Nara had risen from the couch and was staring at a picture on the wall. Horsford’s eyes went to it too. It was a portrait of Clare! Clare in all her fresh beauty of five years ago, a beauty which had lost nothing in the hands of the artist! Meldrum had had it painted in London during the honeymoon.

“Sahib, I told you I was maid to a lady who brought me back to India. That is she. Is it not strange? I know it’s the same lady because Clare Meldrum is written on some music on the piano.”

Fate had led them to Andrew Meldrum’s bungalow as their last refuge! And fate mercifully was moving with rapid strides. A hideous noise from without burst upon their ears. The doomed man seized the sword he had taken from Muza Khan, and turned to Nara who, her hands clasped to her breast, seemed to be patiently awaiting him. Instantly his arms were round her and their lips met in the last embrace. The girl knew, as he did, that the end had come; but before her boundless love Death lost its terrors.


“One of the most tragic mementoes of the terrible Delhi massacre has just been made public,” wrote the Calcutta correspondent of Galignani’s Messenger six months later, when Delhi had been recaptured, and little was talked about but the heroic exploit of Home, Salkeld, Burgess, Carmichael, and Smith, and the death of the gallant Nicholson. “About a week after the rebels had taken possession of the city a detachment of British soldiers was instructed to occupy a bungalow, which from its elevated position commanded the road between the Lahore and Cashmeer Gates. On entering one of the rooms they found the dead body of an Englishman and a native girl. The Englishman was easily recognised by the officer in command as Colonel Horsford, who was in Delhi on a secret mission at the time of the outbreak. There was ample evidence that Colonel Horsford had sold his life and that of his companion dearly. His sword had snapped, his fingers were still grasping the hilt; the blade was lying several feet away. The bodies of dead sepoys told their own tale. Round the girl’s neck was a thin, gold chain, to which a locket containing a miniature portrait of an English officer was attached. It is said that the girl on the mother’s side was descended from the royal family of Delhi.”
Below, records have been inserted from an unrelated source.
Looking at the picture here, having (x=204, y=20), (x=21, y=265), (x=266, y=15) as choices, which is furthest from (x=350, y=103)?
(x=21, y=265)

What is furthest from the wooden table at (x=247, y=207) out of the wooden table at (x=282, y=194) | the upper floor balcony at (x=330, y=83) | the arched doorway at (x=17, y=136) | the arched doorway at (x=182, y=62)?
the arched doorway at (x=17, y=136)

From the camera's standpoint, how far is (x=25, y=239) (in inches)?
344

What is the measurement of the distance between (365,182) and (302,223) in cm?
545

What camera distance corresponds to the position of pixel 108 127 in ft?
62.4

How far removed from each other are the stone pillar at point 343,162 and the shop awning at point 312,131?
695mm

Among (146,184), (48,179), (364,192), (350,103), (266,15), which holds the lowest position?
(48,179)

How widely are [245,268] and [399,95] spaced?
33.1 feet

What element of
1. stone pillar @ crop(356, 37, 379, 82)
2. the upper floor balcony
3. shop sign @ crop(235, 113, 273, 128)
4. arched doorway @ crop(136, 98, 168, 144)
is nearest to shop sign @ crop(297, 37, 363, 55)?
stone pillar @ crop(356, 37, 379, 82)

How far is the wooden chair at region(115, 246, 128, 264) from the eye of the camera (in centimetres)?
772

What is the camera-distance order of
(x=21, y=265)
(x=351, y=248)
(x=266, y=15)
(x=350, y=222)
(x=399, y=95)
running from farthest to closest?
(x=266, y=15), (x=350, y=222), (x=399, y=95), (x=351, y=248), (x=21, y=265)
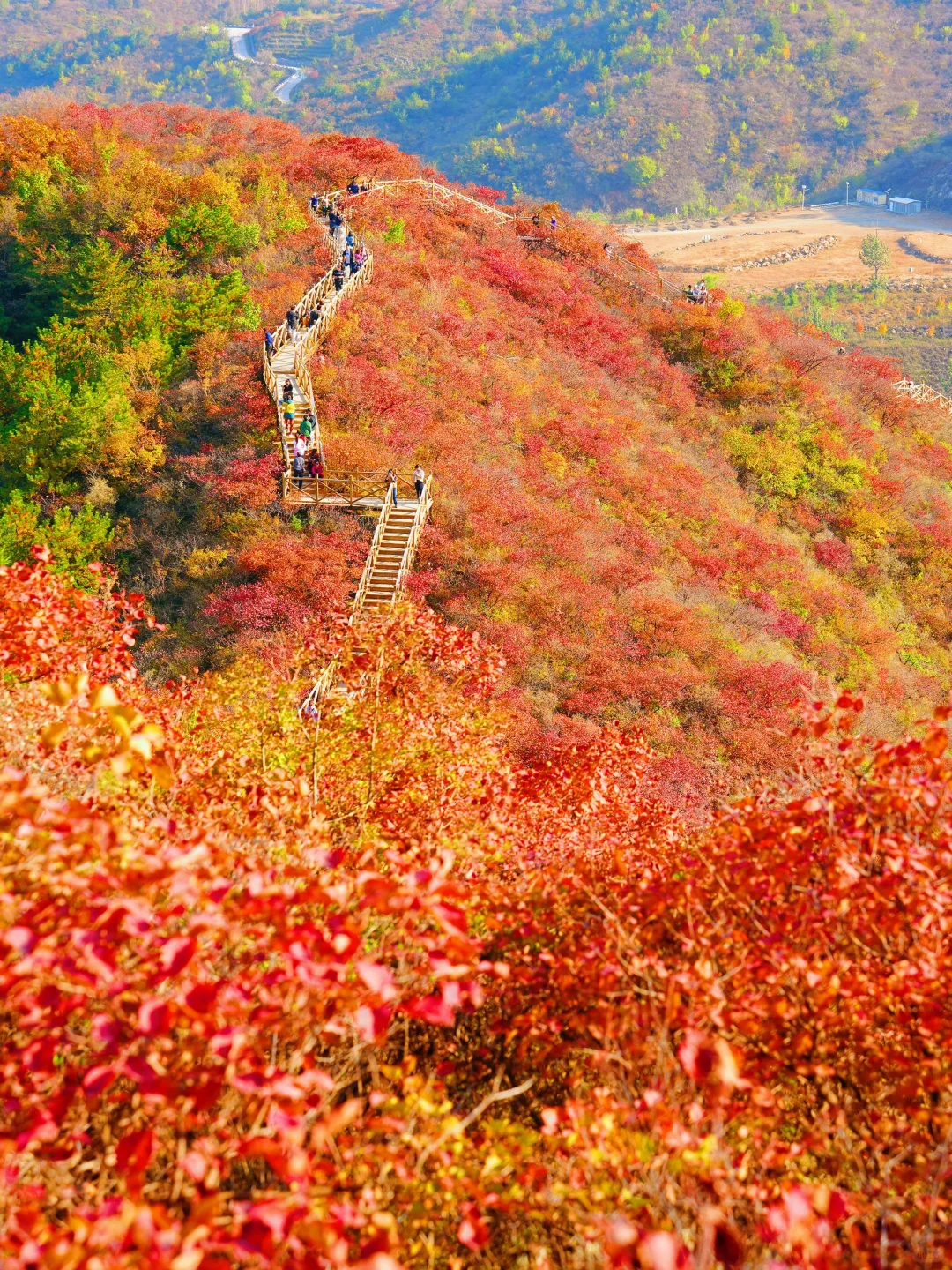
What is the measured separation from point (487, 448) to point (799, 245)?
145734mm

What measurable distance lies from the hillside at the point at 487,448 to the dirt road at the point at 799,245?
92.4m

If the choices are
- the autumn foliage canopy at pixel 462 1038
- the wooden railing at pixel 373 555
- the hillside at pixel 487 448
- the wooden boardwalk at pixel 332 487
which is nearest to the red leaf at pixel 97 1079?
the autumn foliage canopy at pixel 462 1038

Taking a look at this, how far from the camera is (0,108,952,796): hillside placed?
21938 mm

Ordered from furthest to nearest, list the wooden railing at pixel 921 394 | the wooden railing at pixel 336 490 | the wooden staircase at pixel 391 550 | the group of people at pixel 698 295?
1. the wooden railing at pixel 921 394
2. the group of people at pixel 698 295
3. the wooden railing at pixel 336 490
4. the wooden staircase at pixel 391 550

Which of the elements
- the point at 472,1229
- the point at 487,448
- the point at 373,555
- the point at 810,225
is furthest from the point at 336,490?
the point at 810,225

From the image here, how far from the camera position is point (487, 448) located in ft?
93.0

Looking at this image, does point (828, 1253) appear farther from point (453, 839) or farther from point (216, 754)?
point (216, 754)

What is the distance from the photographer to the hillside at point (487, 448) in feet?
72.0

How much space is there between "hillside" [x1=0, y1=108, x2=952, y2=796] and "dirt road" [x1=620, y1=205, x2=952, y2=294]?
92.4 meters

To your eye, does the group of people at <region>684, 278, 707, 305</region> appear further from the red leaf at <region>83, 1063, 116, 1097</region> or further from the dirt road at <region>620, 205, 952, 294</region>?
the dirt road at <region>620, 205, 952, 294</region>

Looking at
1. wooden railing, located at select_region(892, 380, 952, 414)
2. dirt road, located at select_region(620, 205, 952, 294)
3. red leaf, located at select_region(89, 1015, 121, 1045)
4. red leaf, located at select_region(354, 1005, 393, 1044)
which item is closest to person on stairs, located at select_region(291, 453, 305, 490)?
red leaf, located at select_region(354, 1005, 393, 1044)

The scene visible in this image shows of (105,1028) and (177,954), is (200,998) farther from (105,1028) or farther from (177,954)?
(105,1028)

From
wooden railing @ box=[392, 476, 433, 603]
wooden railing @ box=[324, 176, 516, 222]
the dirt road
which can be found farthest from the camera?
the dirt road

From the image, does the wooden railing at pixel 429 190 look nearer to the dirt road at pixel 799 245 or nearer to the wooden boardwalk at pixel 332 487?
the wooden boardwalk at pixel 332 487
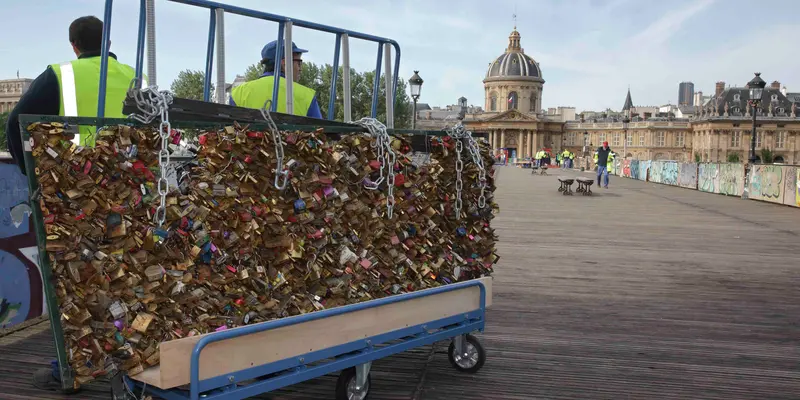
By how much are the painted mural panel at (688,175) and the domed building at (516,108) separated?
A: 11656 cm

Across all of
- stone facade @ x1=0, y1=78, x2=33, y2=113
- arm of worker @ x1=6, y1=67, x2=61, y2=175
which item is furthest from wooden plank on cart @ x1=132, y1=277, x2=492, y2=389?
stone facade @ x1=0, y1=78, x2=33, y2=113

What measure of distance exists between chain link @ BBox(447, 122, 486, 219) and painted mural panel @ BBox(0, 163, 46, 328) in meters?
4.22

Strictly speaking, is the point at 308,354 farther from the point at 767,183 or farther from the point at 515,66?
the point at 515,66

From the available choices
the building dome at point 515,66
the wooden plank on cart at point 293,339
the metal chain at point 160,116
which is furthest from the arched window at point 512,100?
the metal chain at point 160,116

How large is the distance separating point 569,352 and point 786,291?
4542 mm

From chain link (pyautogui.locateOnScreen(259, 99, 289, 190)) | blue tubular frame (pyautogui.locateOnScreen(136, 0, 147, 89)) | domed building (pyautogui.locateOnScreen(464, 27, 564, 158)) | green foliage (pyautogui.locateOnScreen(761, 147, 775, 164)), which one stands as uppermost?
domed building (pyautogui.locateOnScreen(464, 27, 564, 158))

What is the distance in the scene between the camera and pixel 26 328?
21.8ft

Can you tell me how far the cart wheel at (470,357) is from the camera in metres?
5.56

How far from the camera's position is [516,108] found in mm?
167375

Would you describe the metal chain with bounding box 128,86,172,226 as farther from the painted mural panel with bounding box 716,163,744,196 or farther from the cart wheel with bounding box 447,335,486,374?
the painted mural panel with bounding box 716,163,744,196

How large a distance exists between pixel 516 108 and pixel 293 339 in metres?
167

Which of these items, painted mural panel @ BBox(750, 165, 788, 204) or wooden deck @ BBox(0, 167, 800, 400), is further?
painted mural panel @ BBox(750, 165, 788, 204)

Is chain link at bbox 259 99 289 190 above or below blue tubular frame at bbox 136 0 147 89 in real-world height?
below

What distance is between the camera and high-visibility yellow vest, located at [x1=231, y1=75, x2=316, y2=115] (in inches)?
213
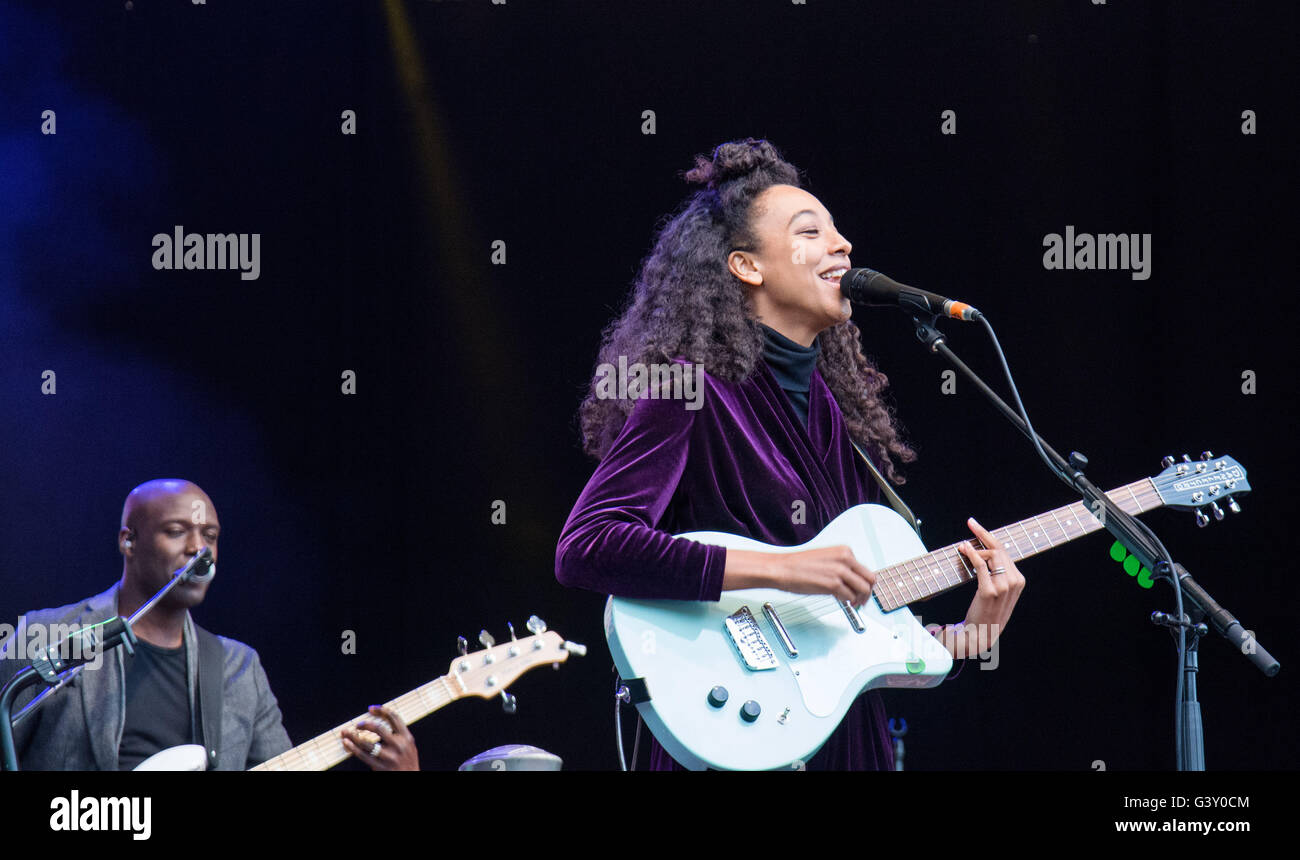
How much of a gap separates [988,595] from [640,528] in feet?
2.85

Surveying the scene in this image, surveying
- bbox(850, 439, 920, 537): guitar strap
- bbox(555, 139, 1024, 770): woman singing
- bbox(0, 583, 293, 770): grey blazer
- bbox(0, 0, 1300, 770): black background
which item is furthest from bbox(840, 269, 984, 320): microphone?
bbox(0, 583, 293, 770): grey blazer

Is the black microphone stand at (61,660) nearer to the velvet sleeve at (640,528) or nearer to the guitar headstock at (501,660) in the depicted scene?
the guitar headstock at (501,660)

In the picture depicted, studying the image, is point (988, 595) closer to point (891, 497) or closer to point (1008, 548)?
point (1008, 548)

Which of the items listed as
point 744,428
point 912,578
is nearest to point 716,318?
point 744,428

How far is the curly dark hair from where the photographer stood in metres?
3.43

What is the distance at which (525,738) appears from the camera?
4.05m

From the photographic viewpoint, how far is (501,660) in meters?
3.33

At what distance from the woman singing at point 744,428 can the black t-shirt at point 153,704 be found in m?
1.23

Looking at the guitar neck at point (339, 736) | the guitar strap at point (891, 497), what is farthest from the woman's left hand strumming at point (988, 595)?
the guitar neck at point (339, 736)

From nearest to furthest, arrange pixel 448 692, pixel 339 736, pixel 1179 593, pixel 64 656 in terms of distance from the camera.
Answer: pixel 1179 593 < pixel 64 656 < pixel 339 736 < pixel 448 692

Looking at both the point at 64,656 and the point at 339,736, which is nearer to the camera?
the point at 64,656

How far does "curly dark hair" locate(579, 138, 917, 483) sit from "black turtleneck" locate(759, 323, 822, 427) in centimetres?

A handsome woman, richly attired, had her eyes fixed on this paragraph, her lips pressed together until they were almost bloodless. There came a tap at the door and, startled, she flung the paper behind the couch. A servant entered and announced the expected visitor, the Duc de Valençon, a man of distinguished appearance who approached the lady with an indefinable air of possession. He took the white jewelled hand extended to him and raised it to his lips with a murmured: “You are charming, Madame.”

Madame smiled coldly, accepted his proffered arm, and the two descended the staircase to the carriage and pair in waiting. They were set down at the Tuileries. The Empress Eugenie was giving one of the splendid balls identified with the Second Empire.

In the adulatory notice of the function which appeared in the Moniteur the following morning a whole paragraph was devoted to a description of the dress and jewels of “La belle Anglaise.” In these pages she is known better as Clare Meldrum.